English Wikipedia amusingly links their Kōya hijiri article to another term, yadōkai, which they describe as follows: “Yadōkai (夜道怪) is a derogatory term for Kōya hijiri. They were considered to be a kind of supernatural creature, wandering at night, damaging property, injuring people or kidnapping children. As shown in Gegege no Kitaro. Kōya hijiri served as itinerant traders, were well informed about life, and deceived local people.”
A brand of medicinal herb sold by a pharmacy named Dōshōan 道正庵 under exclusive contract from the Sōtō Zen sect of Japanese Buddhism; it was sold to Zen temples as well as the general public. Mixing Gedokuen with various other herbs or rubbing it on yourself was guaranteed to cure almost any ailment, and it was advertised as a panacea. The story went that the recipe for Gedokuen was received by Dōgen from the white fox kami Imari, and Dōgen went on to order Dōshōan to sell the drug throughout Japan. This story was fabricated in the 1700s and tacked on to the first printed biography of Dōgen, which created a fairly confusing narrative where Dōgen’s whole life built up to endorsing a magical drug. However, the Sōtō Zen sect apparently approved of this activity. It continued until 1945.
Another famous panacea of the Tokugawa period was called Kintaien 錦袋圓, and was also invented by a Buddhist sect, allegedly communicated to a young monk in a dream by the sect’s founder Gyōtei.
般若湯 Hannya tō
“Water of Perfect Wisdom”. A term for alcohol used by Japanese Buddhist monks, implying that drinking this very special water will open you up to the wisdom of Buddha. Drinking alcohol is a violation of one of the five precepts of all Buddhist monks and is grounds for expulsion from the sangha, except in Japan. In the Meiji period, many temples had signs posted at the door warning monks not to bring alcohol inside, but hannyatō would be carried in regardless. Contrary to the American scholarship on Japanese Buddhist jargon, this euphemism is not meant to cover up the fact that monks are drinking alcohol. Rather, it is a sardonic term, and many Americans seem to misunderstand the deadpan tone in which the joke is told (e.g. “if you call it hannyatō it’s okay”). It is still used today.
There are various other Japanese Buddhist terms which had secret slang meanings in the Edo period, most of which are not fit for publication on a family blog: 念仏講 nenbutsukō, 阿弥陀経 Amida Kyō, etc.
三種の浄肉 sanshu no jōniku
“The three kinds of pure meat”. It is often claimed that the precept prohibiting killing renders all Buddhist monks vegetarians. However, in Japan (as well as China and Korea, in this case) circumventing this rule has proven all too simple. There was a sutra somewhere, nobody knows quite where, that says that there are three ways to make meat pure:
- You didn’t see the animal being killed.

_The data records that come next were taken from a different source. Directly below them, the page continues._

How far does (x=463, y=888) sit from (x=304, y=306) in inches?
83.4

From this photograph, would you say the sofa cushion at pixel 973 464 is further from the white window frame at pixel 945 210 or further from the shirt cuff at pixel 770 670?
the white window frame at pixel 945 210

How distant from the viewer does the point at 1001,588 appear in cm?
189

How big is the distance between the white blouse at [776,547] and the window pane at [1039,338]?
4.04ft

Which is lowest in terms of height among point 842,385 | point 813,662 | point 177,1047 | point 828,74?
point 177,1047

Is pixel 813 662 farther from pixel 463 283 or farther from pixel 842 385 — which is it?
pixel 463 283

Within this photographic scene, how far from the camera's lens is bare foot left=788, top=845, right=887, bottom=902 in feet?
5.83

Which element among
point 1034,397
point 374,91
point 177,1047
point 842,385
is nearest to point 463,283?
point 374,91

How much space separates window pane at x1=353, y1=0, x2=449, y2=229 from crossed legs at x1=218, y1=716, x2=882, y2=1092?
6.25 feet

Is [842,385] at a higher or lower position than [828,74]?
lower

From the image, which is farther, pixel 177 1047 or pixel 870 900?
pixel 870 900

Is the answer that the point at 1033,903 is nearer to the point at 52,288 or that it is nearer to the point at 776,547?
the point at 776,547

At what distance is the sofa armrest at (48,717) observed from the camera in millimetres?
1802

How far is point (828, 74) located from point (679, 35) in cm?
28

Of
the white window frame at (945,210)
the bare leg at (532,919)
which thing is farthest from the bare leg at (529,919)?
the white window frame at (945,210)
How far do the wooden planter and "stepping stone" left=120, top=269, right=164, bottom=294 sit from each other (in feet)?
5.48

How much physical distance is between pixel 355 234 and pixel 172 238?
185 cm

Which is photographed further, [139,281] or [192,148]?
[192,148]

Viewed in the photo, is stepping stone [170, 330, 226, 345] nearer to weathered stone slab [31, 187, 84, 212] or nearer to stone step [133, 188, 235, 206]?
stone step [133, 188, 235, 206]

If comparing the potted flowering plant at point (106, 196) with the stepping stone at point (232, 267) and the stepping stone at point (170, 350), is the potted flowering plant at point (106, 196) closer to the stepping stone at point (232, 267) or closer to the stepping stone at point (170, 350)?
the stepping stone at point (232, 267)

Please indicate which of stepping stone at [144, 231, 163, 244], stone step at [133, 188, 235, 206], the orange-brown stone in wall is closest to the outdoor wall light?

- You don’t know whether it was killed for your sake.
- You didn’t hear whether it was killed for your sake.
These exemptions are so ludicrously huge that meat is pretty much fine. Thus everyone in Japan has an in-joke to laugh about, and gaijin vegetarians who come to a temple seeking Japanese vegetarian food are oftentimes naively disappointed (or charged exorbitant prices for shōjin ryōri).
“Warrior monks”, or more accurately the military forces of temple-states. There are entire books written about this subject, but suffice to say, the majority of “monks” from A.D. 950-1600 were not above setting fire to rival temples or pillaging local villages. Usually they lived in temple towns, 門前町 monzenmachi, and not within the temple itself. Most notably found in Hieizan Enryakuji (controlled western Biwako), Kyōto Hongwanji (distributed throughout the provinces), Kōyasan Kongōbuji (controlled Kii), and and Kōyasan Negoroji (controled Kii; notable for manufacturing muskets).